The researchers claim that the best way to explain this variation is to split the genus into three new species. Using knowledge of the rock layers some of the specimens were found in, they suggest that the thicker femur bones buried deeper gradually give way to a more diverse set of femurs, some of which are significantly thinner.
In their suggested transition, this means T. imperator gave rise to T. rex and T. regina. During the process of evolution, both daughter species lose an incisiform tooth, but while T. rex maintains robust femurs, T. regina's got more slender.
The authors admit that their results are not an 'ideal proof' of multiple Tyrannosaurus species, but claim that their hypothesis is borne out more by the evidence given by other suggestions, such as natural variation.
Many other palaeontologists, however, disagree.
'I don't think these differences will be enough to convince T. rex experts that these dinosaurs are anything other than one species,' Paul says. 'The differences in tooth anatomy are relatively minor, and while the differences in proportions are less subtle, they have been known for some time among those who work closely on T. rex.
Moreover, we have no idea how much variation to expect, especially in a species which was evolving over two million years.

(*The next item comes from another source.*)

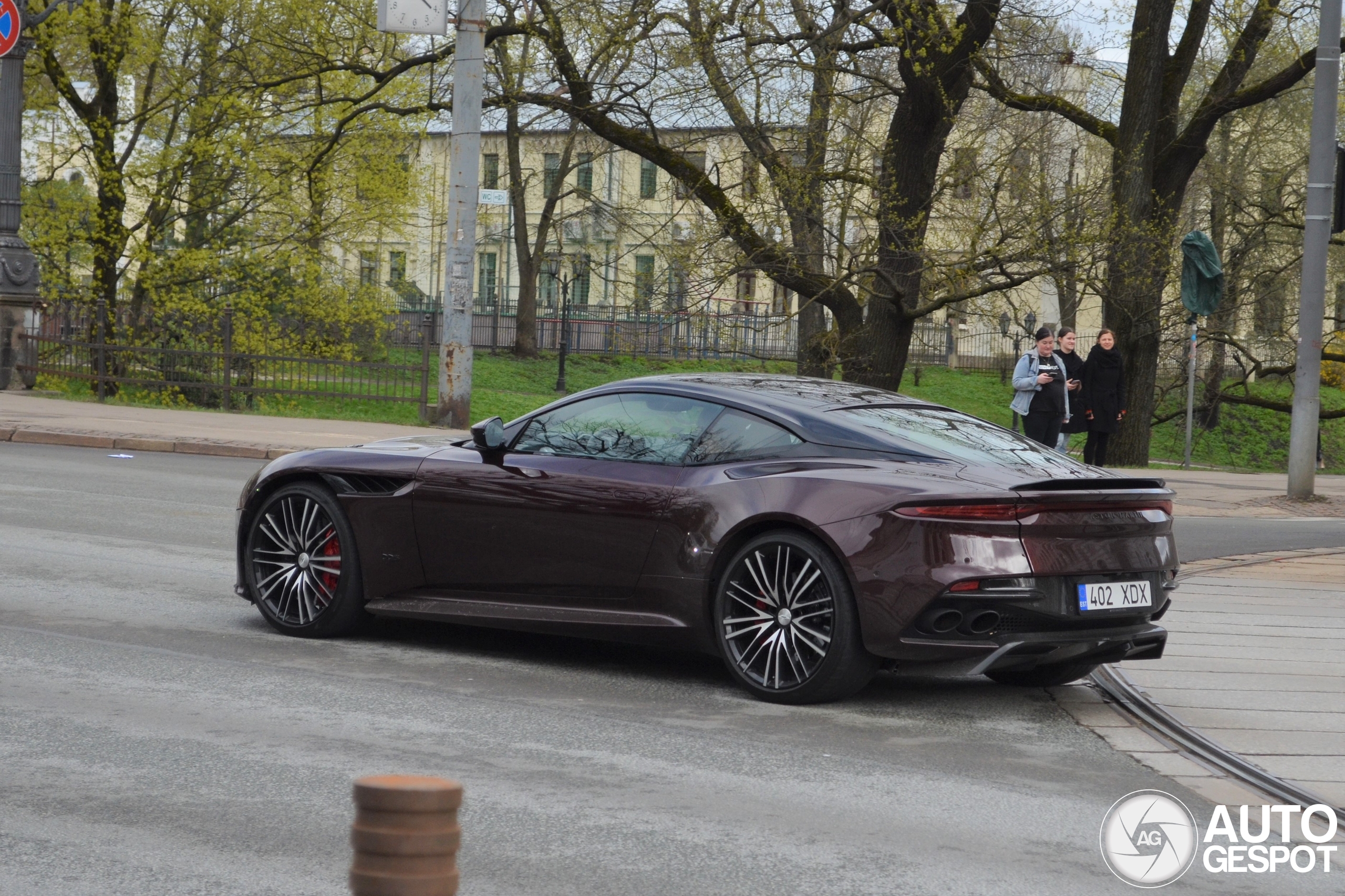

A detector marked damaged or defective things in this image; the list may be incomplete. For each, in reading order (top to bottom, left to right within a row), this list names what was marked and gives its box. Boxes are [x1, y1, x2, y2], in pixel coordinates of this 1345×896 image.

rusty bollard [349, 769, 465, 888]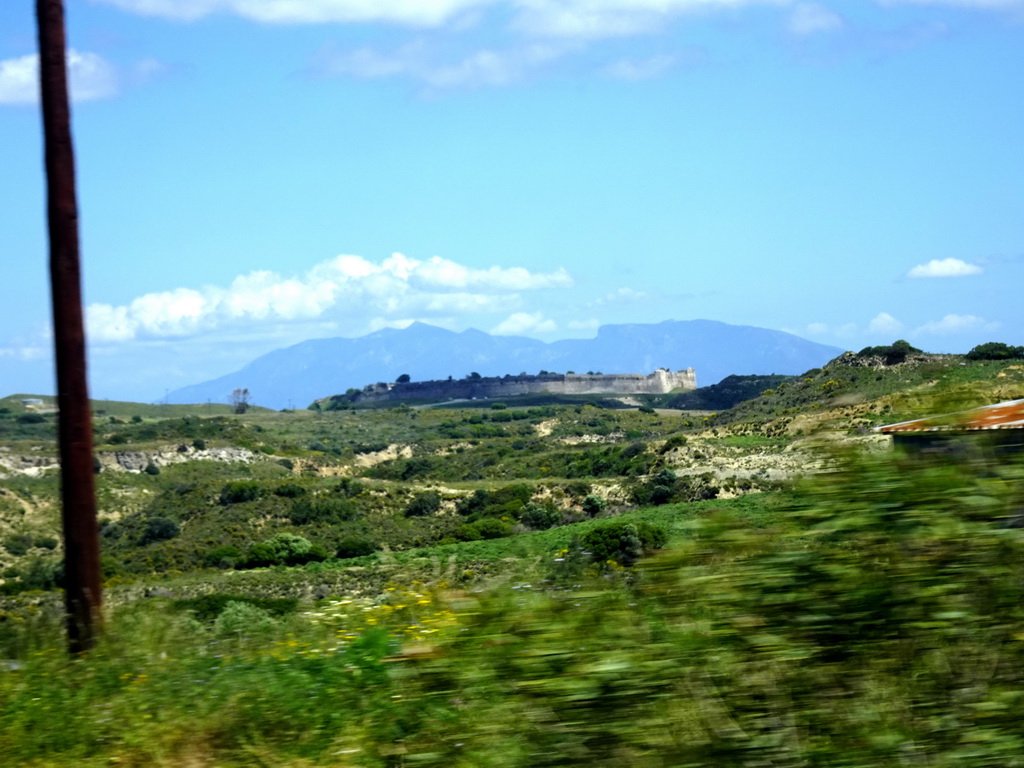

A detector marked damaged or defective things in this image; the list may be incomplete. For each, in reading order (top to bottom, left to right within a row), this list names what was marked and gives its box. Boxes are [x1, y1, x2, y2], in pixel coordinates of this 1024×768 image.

It may be that this is one species which is evolving through time, or it could be that this is an animal which has slightly different variations when living in different areas, but not enough to make it a new species. This is a phenomenon known as ecotypic variation and is quite common in living animals.'
One of those T. rex experts is Dr David Hone, a researcher at Queen Mary, University of London who specialises in carnivorous dinosaurs. He says, 'When describing a dinosaur species, you work with the characteristics that you have.
'For T. rex, we have multiple complete skeletons in good condition with about as much anatomical information as you could reasonably ask for as a taxonomist, so to base these new species on just a couple of traits, both of which have already been suggested to vary within populations, is probably not a strong basis for naming new species.'
If the new species were ever accepted, it could require displays, books and exhibitions around the world to be updated. This wouldn't be the case at the Museum, however, as the revised species descriptions found the specimen held in the collections is still a T. rex.
For now, many researchers are likely to continue to call all specimens T. rex until more evidence suggests otherwise.